[START Raw data]

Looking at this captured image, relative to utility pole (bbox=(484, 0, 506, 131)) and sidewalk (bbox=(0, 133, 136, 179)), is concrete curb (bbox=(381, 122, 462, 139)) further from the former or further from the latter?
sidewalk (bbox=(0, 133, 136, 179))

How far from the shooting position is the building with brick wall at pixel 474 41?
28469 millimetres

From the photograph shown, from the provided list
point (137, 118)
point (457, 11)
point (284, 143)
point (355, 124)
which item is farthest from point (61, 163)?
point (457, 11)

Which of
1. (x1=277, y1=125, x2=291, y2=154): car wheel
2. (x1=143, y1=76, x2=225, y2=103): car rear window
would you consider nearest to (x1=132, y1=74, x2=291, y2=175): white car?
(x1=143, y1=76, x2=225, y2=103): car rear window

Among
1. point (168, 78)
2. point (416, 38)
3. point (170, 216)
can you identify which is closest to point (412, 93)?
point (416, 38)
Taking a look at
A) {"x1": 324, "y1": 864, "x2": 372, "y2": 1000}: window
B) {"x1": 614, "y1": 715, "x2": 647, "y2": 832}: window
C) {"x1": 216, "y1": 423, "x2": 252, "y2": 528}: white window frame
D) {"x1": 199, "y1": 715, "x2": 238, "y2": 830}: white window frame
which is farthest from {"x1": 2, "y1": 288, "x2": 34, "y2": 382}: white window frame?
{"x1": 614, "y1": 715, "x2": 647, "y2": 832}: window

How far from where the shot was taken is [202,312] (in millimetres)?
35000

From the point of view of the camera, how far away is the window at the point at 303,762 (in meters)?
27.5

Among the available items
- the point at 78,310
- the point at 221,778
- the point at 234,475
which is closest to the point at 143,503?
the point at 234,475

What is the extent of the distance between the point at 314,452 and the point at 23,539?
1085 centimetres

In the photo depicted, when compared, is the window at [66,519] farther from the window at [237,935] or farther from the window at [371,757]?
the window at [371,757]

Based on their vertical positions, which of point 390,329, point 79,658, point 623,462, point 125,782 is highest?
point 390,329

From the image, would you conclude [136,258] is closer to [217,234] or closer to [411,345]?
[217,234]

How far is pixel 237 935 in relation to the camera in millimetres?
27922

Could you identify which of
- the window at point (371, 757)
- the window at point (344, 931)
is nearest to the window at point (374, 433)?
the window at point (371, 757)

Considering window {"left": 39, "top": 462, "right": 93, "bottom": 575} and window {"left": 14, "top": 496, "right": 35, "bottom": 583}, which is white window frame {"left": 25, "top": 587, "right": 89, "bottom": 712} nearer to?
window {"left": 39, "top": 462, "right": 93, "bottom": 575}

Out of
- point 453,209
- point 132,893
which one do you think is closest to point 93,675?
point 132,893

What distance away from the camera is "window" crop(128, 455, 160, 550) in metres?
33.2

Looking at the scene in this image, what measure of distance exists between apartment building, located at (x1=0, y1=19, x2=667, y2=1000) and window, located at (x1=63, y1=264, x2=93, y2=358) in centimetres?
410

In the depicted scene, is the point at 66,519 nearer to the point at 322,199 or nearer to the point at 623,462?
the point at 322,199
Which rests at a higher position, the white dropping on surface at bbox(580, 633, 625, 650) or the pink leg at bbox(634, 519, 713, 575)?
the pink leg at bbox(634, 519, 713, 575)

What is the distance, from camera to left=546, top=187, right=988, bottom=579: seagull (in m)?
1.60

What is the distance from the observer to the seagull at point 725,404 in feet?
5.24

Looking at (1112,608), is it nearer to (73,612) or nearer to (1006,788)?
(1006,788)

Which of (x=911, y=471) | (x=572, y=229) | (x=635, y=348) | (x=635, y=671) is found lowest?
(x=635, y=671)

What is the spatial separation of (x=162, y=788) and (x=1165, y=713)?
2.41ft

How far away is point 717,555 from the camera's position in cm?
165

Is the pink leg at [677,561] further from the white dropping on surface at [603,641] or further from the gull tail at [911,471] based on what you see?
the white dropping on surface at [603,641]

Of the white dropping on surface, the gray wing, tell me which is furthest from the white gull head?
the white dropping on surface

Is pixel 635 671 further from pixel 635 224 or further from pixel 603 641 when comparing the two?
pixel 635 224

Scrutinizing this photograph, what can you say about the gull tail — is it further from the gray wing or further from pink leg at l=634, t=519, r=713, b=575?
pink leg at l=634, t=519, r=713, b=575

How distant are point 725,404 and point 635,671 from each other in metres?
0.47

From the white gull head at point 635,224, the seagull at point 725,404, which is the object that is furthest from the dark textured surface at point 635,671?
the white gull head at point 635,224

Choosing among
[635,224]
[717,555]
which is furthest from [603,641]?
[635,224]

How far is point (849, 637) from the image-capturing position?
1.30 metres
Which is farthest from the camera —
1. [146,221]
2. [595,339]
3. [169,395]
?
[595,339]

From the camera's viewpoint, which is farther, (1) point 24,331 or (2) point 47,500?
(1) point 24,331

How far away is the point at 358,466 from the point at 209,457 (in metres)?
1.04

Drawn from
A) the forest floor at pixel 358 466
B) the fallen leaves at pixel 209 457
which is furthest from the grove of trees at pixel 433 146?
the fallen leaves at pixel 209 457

[END Raw data]

Edit everything from the line containing "How far away is the point" down to the end of the data, replacing "forest floor" with "woodland ground" and leaving everything else unchanged.

How far away is the point at 358,466 from the point at 209,457 (in metres)?
1.04

Drawn from
A) the woodland ground at pixel 358 466
B) the fallen leaves at pixel 209 457
which is furthest from the grove of trees at pixel 433 146?
the fallen leaves at pixel 209 457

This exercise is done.